Le Gabon franchit une nouvelle étape dans sa stratégie de valorisation de son capital naturel. Le programme de conservation « Gabon Infini », estimé à 200 millions de dollars (environ 121 milliards de FCFA), bénéficie désormais d’un appui financier majeur, notamment celui du fondateur d’Amazon, Jeff Bezos.
Selon des informations relayées par Bloomberg, ce dernier a personnellement contribué à hauteur de 50 millions de dollars à travers son fonds philanthropique dédié à l’environnement. Cette initiative est menée en partenariat avec une organisation internationale de conservation et les autorités gabonaises, dans un montage financier innovant.
Le projet repose sur le mécanisme dit de « Project Finance for Permanence » (PFP), un modèle qui se distingue des financements classiques. Ici, les fonds ne sont pas versés en une seule fois, mais débloqués progressivement sur une période de plus de dix ans, en fonction de l’atteinte d’objectifs précis, notamment sur le plan législatif et environnemental.
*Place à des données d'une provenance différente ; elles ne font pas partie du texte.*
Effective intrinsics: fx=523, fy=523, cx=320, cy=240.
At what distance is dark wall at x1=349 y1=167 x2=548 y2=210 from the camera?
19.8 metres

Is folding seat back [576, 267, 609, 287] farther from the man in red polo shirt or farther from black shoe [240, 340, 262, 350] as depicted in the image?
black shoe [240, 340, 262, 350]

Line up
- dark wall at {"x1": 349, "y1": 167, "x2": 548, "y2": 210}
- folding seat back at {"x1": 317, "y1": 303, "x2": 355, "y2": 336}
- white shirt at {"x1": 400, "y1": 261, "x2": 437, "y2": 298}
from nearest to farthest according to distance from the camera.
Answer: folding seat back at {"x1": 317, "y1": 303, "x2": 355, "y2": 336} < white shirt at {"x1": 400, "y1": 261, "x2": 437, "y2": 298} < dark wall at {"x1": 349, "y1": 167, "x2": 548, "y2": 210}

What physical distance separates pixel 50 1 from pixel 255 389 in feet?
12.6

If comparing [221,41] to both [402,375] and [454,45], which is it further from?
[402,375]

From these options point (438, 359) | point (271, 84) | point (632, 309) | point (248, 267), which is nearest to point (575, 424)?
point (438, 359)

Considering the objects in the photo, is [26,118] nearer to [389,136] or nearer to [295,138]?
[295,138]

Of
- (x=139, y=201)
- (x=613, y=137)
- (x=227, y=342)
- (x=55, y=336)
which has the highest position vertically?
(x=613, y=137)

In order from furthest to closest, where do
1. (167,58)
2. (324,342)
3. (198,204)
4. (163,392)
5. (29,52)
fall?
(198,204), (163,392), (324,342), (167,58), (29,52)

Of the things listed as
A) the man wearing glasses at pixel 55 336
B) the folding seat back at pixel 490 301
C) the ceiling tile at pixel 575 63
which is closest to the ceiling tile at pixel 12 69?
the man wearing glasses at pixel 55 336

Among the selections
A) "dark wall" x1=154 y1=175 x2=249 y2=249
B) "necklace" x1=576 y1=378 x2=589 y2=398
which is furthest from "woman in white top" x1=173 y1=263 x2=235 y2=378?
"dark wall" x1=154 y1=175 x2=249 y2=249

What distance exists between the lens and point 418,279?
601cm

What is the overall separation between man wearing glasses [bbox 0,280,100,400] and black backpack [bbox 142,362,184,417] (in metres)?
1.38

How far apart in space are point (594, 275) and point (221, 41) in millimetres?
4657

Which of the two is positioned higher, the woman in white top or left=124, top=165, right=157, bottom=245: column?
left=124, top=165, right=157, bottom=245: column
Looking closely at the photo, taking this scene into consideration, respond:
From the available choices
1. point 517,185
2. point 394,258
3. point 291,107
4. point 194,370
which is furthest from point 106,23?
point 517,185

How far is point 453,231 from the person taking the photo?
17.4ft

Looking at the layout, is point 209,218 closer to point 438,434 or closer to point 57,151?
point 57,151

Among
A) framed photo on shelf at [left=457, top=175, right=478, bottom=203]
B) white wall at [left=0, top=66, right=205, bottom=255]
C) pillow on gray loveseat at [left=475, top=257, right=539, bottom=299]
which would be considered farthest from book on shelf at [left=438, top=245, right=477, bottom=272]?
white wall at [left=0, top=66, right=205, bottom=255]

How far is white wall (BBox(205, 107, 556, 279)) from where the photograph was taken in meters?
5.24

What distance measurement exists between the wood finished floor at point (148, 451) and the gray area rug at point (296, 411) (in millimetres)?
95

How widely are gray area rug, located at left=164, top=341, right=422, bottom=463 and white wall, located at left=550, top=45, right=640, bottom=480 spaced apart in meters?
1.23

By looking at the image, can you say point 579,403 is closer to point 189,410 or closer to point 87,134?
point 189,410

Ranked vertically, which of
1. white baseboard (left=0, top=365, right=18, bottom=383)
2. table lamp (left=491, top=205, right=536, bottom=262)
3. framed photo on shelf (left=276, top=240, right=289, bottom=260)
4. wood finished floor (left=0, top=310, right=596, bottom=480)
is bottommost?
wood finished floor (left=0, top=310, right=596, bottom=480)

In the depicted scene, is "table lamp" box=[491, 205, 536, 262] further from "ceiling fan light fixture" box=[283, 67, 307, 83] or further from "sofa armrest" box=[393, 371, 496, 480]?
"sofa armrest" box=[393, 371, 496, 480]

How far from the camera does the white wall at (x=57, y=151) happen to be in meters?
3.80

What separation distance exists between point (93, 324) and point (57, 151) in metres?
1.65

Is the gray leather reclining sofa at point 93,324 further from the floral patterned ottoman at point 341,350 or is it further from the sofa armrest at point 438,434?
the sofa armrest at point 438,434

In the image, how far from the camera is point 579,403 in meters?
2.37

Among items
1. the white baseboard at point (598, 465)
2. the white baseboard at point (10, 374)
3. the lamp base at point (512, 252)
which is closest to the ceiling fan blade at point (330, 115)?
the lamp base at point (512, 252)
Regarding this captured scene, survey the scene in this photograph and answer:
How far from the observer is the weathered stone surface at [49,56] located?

L’ambition affichée est considérable. Le programme vise à protéger 30 % des terres, des rivières et des espaces marins du pays d’ici 2030. Cela passe notamment par une gestion renforcée de près de 3,9 millions d’hectares de forêts et la préservation de 18 000 kilomètres de cours d’eau.
Au-delà de l’enjeu écologique, « Gabon Infini » porte également une dimension économique. Les autorités espèrent générer jusqu’à 100 000 emplois verts, en particulier dans les secteurs de l’écotourisme et de l’agriculture durable. Une manière de diversifier l’économie nationale, encore largement dépendante des revenus pétroliers.
Avec un territoire couvert à près de 88 % par des forêts, le Gabon mise sur la monétisation de ses ressources naturelles comme levier de développement. Ce capital écologique représente un potentiel financier estimé à plusieurs milliards de dollars, selon des institutions financières africaines.
Ce projet pourrait ainsi faire du pays un modèle en matière de finance environnementale sur le continent. Toutefois, sa réussite dépendra de la capacité des acteurs impliqués à garantir une mise en œuvre efficace, transparente et durable des engagements pris.